“Red Sister” is a high impact book that has some powerful scenes and some novel ideas but which is weakened by a clumsy structure and very limited character development.
It starts well:
“It is important, when killing a nun, to ensure that you bring an army of sufficient size. For Sister Thorn of the Sweet Mercy Convent, Lano Tacsis brought two hundred men.”
It’s packed with well-described violence and dramatic confrontations.
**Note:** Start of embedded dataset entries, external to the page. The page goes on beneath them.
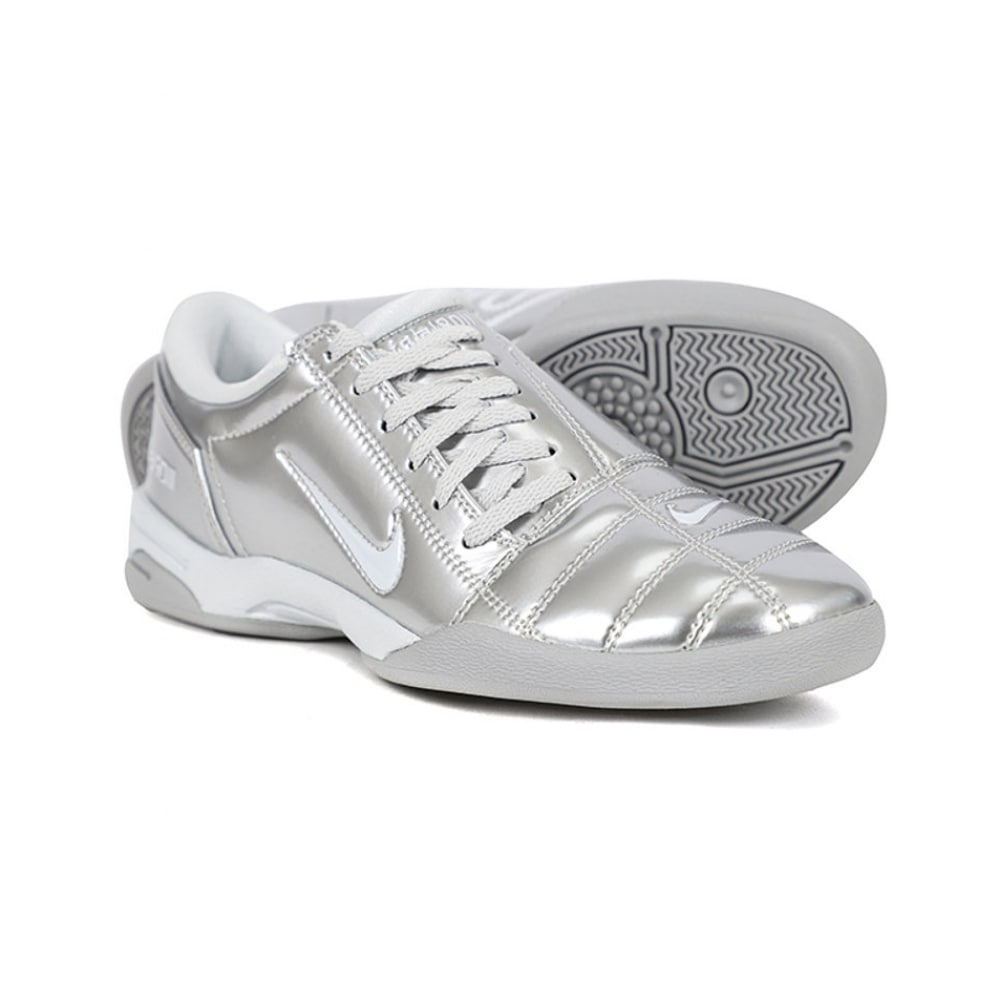 ナイキ W スニーカートータル90 III SP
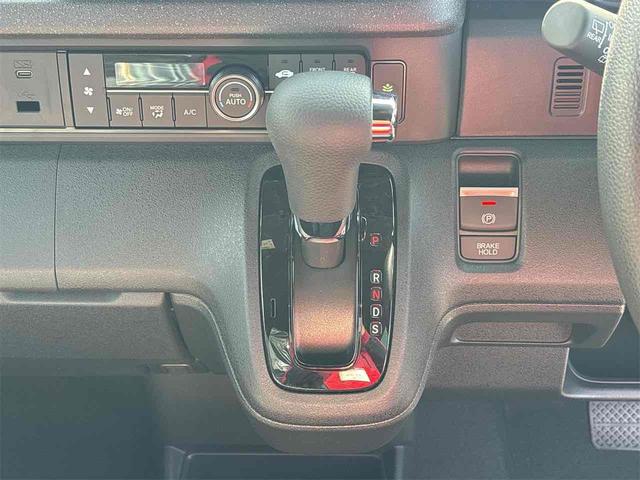 Ｎ－ＢＯＸカスタム ベースグレード　バックカメラ　両側スライド・片側電動　クリアランスソナー　オートクルーズコントロール　レーンアシスト　オートライト　スマートキー　アイドリングストップ　電動格納ミラー　シートヒーター　ベンチシート（10枚目）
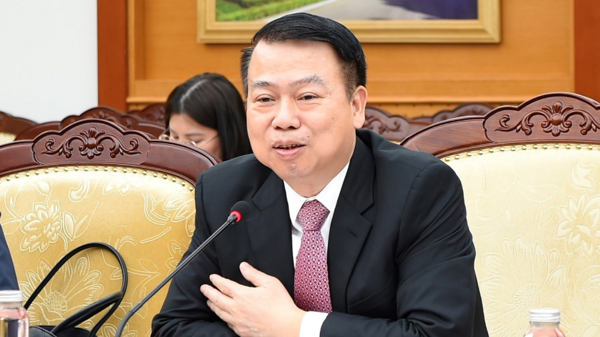 Bộ Tài chính làm việc với FTSE để nâng hạng chứng khoán Việt Nam sớm nhất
It has an all-female school for assassins (imagine Hogwarts where everyone was in Slytherin and the favourite class was Offensive Use of the Dark Arts), new magic tropes, an ancient pan-galactic civilization to catch up on, a brutal, corrupt, theocracy and the rough equivalent of cage fighting, only with child combatants.
What’s not to like?
Well, perhaps the enslavement and abuse of children throughout the book and the glamorisation of pointless violence on an enormous scale.
Reading “Red Sister” was like watching a Tarantino movie, (not the ones with the clever scripts, more like “Dawn til Dusk”) only without the humour, You find yourself spellbound by the action and repulsed by the people.
The thing that I liked least about the book was the clumsy structure for imposing a “here and now” timeline over the main “backstory” that the novel focuses on. It seemed forced, gave a sense of foreboding that it couldn’t live up to, and served no purpose except to set up the next book in the series.
The audiobook version is more than nineteen hours long. It kept my attention all the way through and had me going “wow” every few chapters. This is above average fiction… in parts. Enough parts for me to say, “I loved the scene where…” but not enough to say that I loved the book.